Russification: Divide Of The People

Photo of Culture Trip
29 November 2016

For most countries, language is one of the unifying factors that tie the residents and citizens together whether they are of the same ethnicity or not. However in Kazakhstan, language is the focus of many debates which often unravels the tensions that underlie the country’s image.


Kazakhstan, officially known as the Republic of Kazakhstan, was a country that was part of the Russian Empire in the 19th century. In 1991 it gained its independence, the last Soviet country to do so. Two decades after the fall of the Soviet Union, Kazakhstan is still reeling from its overpowering influence. During Russia’s colonisation of other countries, one of the major laws that it enforced was that Russian was to be the single official language in all its territories. This declaration effectively wiped out any growth or cultural advancements from other language groups that had resided there before. Consequently it caused a rift between those colonised that accepted the rule and those that did not.

In present day Kazakhstan, Russian is one of the official languages along with Kazakh. Recent studies show that 94 percent of the people understand Russian. Only 64 percent speak Kazakh and 14 percent are trying to learn the language. There are a sizable proportion of students since independence, who are graduating from high school without properly learning Kazakh. This raises questions about the availability and quality of language education that’s being provided in schools. This also reveals the deep influence and power that the Soviet Union still holds, especially in the young generation of Kazakhstan and the further divide of the country in this, the young and old generation.

Despite this, the Kazakhstan government has made attempts to abolish the use of Russian as one of its official language.

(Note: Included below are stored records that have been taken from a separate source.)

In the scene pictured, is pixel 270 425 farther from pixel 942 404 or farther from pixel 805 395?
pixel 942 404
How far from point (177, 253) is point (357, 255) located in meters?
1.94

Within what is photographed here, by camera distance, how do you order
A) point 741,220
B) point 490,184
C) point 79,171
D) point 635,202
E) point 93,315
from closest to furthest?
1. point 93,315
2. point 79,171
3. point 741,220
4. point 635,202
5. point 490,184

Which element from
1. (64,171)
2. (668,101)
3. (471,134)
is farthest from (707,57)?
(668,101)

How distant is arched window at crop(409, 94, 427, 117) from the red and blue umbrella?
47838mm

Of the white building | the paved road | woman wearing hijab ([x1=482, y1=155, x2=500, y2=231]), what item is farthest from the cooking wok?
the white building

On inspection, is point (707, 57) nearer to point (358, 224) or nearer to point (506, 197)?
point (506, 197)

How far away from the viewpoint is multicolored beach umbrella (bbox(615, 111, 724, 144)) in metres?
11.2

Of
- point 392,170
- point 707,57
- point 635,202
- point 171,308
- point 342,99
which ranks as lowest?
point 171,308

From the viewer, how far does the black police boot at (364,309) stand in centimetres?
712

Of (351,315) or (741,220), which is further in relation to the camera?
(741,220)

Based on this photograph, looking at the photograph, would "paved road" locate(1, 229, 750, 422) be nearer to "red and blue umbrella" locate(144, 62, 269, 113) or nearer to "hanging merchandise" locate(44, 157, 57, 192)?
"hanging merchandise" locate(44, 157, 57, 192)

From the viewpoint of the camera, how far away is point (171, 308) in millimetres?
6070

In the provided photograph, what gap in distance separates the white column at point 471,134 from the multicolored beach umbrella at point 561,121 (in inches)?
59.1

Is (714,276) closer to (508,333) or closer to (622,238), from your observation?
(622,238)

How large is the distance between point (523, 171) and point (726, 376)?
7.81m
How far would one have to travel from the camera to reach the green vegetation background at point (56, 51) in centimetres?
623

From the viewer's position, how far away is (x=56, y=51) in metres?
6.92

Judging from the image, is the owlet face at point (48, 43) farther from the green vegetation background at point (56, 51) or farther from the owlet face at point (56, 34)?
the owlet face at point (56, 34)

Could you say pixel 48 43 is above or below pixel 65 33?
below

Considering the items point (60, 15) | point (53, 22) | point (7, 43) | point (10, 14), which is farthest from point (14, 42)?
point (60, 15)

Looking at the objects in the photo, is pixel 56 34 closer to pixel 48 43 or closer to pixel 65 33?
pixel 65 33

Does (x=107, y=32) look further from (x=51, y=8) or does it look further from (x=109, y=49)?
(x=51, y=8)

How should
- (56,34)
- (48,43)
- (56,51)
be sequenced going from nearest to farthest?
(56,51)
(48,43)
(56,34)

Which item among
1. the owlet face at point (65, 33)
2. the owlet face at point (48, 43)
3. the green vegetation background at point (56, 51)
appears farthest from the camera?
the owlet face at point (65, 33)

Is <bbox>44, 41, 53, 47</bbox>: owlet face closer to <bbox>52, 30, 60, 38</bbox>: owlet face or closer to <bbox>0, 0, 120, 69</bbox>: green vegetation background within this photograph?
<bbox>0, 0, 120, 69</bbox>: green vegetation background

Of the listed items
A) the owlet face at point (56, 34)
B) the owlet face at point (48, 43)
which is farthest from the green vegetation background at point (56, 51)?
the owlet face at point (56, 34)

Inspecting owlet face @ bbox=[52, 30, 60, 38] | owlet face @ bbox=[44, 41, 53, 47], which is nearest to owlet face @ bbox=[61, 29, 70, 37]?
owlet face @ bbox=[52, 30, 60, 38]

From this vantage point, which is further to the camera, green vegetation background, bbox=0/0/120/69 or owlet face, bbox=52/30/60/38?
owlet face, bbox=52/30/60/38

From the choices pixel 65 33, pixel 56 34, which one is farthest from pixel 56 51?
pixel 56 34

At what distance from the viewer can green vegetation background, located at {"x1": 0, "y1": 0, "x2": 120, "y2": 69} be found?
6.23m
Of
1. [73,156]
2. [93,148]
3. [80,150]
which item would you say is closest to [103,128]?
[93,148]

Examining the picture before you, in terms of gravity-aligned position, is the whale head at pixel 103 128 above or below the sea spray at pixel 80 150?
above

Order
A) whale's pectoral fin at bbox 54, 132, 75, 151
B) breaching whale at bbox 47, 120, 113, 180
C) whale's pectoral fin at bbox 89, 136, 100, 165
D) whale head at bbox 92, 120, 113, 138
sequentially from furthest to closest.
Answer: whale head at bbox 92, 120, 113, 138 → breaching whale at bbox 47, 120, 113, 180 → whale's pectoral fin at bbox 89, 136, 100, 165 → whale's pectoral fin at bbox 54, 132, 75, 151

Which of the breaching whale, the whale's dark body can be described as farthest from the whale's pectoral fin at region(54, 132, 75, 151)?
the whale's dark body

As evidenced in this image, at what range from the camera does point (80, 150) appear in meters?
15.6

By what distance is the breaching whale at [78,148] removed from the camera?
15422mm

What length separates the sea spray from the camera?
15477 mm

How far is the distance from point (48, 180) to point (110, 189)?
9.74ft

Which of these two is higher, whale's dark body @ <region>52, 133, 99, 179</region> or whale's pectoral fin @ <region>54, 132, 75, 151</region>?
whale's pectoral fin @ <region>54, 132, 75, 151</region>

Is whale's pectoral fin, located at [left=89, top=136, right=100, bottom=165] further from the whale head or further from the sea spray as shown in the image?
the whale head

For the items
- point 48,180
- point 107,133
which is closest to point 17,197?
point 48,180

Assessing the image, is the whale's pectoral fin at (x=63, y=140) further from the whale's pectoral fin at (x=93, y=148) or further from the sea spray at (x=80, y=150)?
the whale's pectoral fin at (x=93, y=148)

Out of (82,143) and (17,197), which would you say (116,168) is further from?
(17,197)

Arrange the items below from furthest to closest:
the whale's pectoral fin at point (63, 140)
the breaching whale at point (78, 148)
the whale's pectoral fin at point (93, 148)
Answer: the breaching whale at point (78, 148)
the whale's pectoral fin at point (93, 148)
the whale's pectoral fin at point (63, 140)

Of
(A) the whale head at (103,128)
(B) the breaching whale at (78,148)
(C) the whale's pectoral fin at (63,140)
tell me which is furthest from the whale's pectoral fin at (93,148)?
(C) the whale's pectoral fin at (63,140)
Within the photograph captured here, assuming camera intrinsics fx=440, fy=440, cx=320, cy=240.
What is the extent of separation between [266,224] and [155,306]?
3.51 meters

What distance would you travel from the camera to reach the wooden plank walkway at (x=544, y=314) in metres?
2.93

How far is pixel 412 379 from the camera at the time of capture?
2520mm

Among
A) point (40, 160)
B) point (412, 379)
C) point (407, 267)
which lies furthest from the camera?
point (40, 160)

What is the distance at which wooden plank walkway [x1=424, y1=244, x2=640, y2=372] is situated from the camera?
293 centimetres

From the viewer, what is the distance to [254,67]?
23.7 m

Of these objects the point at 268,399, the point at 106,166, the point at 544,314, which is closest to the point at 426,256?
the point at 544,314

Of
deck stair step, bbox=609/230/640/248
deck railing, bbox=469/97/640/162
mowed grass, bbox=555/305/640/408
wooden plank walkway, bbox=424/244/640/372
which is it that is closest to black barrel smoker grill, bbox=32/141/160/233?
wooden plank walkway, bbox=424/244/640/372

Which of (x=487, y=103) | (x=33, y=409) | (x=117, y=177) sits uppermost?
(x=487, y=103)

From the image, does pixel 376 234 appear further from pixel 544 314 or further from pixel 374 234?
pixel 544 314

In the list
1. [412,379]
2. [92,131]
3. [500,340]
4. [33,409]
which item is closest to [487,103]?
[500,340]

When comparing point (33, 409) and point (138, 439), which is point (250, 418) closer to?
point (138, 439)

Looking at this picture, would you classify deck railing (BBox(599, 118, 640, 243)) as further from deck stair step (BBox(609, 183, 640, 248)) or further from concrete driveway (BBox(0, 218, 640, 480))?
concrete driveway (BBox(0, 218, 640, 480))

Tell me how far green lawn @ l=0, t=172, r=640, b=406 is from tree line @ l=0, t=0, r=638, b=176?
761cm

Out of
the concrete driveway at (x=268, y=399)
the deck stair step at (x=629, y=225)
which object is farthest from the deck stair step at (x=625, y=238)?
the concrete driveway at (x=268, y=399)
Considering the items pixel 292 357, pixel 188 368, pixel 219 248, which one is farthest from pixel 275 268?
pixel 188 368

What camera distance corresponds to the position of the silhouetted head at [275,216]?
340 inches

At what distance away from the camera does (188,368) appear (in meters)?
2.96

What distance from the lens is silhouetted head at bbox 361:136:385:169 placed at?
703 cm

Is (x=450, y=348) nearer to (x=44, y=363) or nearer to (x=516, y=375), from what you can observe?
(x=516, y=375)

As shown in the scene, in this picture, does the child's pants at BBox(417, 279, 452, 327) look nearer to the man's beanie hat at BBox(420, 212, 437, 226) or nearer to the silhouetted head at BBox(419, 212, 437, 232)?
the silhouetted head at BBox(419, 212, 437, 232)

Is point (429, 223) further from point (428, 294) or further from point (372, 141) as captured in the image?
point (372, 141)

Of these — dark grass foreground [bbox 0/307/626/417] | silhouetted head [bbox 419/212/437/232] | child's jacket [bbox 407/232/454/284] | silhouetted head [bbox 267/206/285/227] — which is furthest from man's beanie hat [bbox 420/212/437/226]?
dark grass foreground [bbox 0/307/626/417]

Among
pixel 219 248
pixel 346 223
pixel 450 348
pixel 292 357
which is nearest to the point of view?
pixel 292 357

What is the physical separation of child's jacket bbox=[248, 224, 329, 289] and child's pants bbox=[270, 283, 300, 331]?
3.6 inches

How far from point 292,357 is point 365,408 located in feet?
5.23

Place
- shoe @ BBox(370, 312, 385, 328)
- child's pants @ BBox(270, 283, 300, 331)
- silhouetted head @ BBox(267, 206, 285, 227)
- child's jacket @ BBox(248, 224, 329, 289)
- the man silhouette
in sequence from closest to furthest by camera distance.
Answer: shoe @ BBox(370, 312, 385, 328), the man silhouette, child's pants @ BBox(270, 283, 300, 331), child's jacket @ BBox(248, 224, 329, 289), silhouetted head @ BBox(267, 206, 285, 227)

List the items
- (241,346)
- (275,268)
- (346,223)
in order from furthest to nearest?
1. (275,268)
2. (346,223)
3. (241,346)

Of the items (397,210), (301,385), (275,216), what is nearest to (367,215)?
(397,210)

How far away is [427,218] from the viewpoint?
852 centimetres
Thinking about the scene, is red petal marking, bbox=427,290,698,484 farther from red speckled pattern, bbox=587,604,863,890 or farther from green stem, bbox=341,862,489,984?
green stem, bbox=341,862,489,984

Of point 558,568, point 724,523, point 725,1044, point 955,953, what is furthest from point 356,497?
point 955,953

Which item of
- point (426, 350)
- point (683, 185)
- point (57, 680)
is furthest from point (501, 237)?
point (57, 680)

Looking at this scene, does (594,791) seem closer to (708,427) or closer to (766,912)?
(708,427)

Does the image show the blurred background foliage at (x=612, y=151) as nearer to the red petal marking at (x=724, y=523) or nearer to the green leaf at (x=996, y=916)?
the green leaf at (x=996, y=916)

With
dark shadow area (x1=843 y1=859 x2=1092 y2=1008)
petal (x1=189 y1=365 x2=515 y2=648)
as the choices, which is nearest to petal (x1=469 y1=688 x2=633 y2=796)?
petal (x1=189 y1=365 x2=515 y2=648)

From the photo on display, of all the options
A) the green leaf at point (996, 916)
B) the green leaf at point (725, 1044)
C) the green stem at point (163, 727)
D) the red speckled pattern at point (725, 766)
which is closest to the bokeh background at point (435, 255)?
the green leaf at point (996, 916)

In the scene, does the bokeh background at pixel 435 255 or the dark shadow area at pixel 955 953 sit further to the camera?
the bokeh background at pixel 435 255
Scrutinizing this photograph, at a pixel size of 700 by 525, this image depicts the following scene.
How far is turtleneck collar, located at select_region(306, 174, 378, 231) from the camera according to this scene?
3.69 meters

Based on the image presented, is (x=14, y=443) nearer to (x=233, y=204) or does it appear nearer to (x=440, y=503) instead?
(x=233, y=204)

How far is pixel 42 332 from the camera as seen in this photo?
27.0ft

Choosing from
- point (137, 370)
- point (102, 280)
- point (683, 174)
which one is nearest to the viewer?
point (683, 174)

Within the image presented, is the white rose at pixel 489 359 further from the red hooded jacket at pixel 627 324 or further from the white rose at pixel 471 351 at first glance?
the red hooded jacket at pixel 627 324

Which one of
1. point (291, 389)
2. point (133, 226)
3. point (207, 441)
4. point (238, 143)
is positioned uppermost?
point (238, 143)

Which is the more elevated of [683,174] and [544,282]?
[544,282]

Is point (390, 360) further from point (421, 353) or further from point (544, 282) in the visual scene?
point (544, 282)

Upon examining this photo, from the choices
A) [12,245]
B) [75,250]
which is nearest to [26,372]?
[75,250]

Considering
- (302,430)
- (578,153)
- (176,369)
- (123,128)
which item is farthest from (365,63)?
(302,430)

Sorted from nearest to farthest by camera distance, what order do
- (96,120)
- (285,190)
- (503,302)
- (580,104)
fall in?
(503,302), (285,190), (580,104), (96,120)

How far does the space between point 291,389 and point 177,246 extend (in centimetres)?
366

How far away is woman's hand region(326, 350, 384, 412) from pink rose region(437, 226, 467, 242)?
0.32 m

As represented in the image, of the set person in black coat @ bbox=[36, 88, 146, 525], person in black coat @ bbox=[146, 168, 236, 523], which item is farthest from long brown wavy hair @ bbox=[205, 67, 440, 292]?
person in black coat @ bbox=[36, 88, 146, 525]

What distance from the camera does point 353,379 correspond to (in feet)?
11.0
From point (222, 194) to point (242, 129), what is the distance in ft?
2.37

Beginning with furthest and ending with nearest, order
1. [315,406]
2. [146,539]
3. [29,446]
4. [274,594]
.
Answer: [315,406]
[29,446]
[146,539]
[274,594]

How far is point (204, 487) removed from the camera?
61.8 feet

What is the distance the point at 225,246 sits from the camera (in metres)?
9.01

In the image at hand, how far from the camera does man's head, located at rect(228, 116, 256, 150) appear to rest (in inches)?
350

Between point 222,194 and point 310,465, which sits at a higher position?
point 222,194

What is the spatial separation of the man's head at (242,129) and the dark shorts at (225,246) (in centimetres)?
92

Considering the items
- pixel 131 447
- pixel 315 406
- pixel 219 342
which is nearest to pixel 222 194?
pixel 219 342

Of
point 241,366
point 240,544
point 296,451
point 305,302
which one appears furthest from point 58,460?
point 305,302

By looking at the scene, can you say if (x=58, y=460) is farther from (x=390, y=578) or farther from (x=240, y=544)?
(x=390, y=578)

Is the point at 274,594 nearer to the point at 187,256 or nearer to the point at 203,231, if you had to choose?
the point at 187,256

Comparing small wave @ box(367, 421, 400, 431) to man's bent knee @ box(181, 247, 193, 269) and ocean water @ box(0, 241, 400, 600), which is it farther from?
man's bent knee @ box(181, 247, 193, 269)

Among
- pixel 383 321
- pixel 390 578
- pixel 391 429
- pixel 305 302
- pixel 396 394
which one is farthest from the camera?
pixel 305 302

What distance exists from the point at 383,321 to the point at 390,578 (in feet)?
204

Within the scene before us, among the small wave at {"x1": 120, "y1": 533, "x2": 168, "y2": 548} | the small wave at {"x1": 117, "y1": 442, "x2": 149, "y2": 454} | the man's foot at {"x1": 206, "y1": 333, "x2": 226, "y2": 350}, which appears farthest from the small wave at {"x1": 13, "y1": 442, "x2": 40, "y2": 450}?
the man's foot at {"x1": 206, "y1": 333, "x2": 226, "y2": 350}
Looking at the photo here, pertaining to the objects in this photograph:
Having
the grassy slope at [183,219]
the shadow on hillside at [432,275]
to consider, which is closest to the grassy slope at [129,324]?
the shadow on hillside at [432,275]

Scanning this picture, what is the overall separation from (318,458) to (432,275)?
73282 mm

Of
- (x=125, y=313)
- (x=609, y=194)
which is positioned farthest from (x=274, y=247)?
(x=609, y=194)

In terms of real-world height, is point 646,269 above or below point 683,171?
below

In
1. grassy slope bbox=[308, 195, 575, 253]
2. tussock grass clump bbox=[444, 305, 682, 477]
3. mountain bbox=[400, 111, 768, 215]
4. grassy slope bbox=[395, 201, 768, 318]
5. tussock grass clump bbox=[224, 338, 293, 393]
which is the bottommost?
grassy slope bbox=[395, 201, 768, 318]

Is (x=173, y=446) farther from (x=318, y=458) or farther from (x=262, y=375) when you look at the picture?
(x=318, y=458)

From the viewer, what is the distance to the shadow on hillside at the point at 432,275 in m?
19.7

This has raised a huge public outcry and many are resistant to the idea. The irony of this is in the country’s name. ‘Kazakh’ came from an ancient Turkic word meaning ‘independent free spirit’, and ‘stan’ from the Persian suffice ‘land’ or a ‘place’ of. Therefore the word Kazakhstan can be interpreted to mean ‘land of the independent or free spirit’. For most, this etymology would emphasise the importance of focusing on its own language and culture before it was colonized.